The hunter was cleared by local courts “of hunting in a manner endangering other persons.”
If offing a couple of guys isn’t hunting in a manner endangering other persons, I don’t know what would be considered grounds to make a charge like that stick.
Maybe being a bad shot constitutes criminal activity. It’s a moot point in the hunter’s case because he proved to be a superb marksman by killing both men — brothers — with a single bullet.
One might forgive the hunter for shooting the brothers if he had a vision problem, but since he was able to nail the pair with one shot and had a hunting license we can assume his eyesight is pretty good, right?
Nope. In Alberta you can buy a big game hunting license if you are legally blind. That’s correct: it’s possible to be blind and a great hunter.
Almost nothing disqualifies the dedicated hunter. Not only could you be legally blind and get a license, you could also be spastic. You pay your money and gets your license. I feel sorry for anyone with physical handicaps. I don’t, however, think they should be encouraged to operate big game rifles.
The simple act of shooting someone will not disqualify you for a hunting license in Alberta. (However, if you run over a moose with your car, you could forfeit your driver’s license. And you would have a bad driving record.)
You might think that the American hunter set some kind of record, killing two people with a single shot. Well, don’t expect to see the hunter in the Guinness Book of World Records.
In British Columbia, a hunter arose one morning near Macleod Lake. He spied a moose swimming toward him. He raised his trusty rifle and drilled “the moose.” The moose was three people in a canoe and the hunter killed the trio with a single shot. I bet they were surprised. Had they lived they would have been even more surprised to learn that their hunter was set absolutely free.
Every year dozens of people are killed or maimed, mistaken for big game. People foolishly wander into areas where hunters stalk their prey. Other victims might be hanging up their wash and mistaken for bighorn sheep. They might be riding in an automobile and be taken for bear. They might be shagging in a pup tent and inadvertently shot because they look like mating elk. Hunters often dispatch people in national parks. Not very sporting.

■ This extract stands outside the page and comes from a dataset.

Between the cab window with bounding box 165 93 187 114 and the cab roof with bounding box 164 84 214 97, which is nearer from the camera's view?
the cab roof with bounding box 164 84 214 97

Hunters don’t always shoot people. A friend of mine swears that his uncle painted “bull” on his prize Hereford the day before hunting season. He found the animal with a bullet in its head and the word “dead” in front of the word “bull.” Hunters are a laugh a minute.
Even hunters are shot, mistaken for fastidious moose wearing red vests.
Only one lesson seems evident. If you murder someone and the law catches you, you’ll probably serve life.
However, if you kill your wife, husband or anyone else while hunting you’ll be fine. The courts make it easy for you to prove you were not endangering people simply because you shot them or blew off one or several of their appendages. Next year you’ll get another hunting license.
A few words of advice. If you don’t want to get shot this fall, leave Canada. If you must stay, avoid canoeing with two other passengers. And to be extra safe, trade in your all-terrain vehicle for flak jackets.
The same rules will apply next year but the weapon that kills you will be registered by our ever-watchful Canadian government.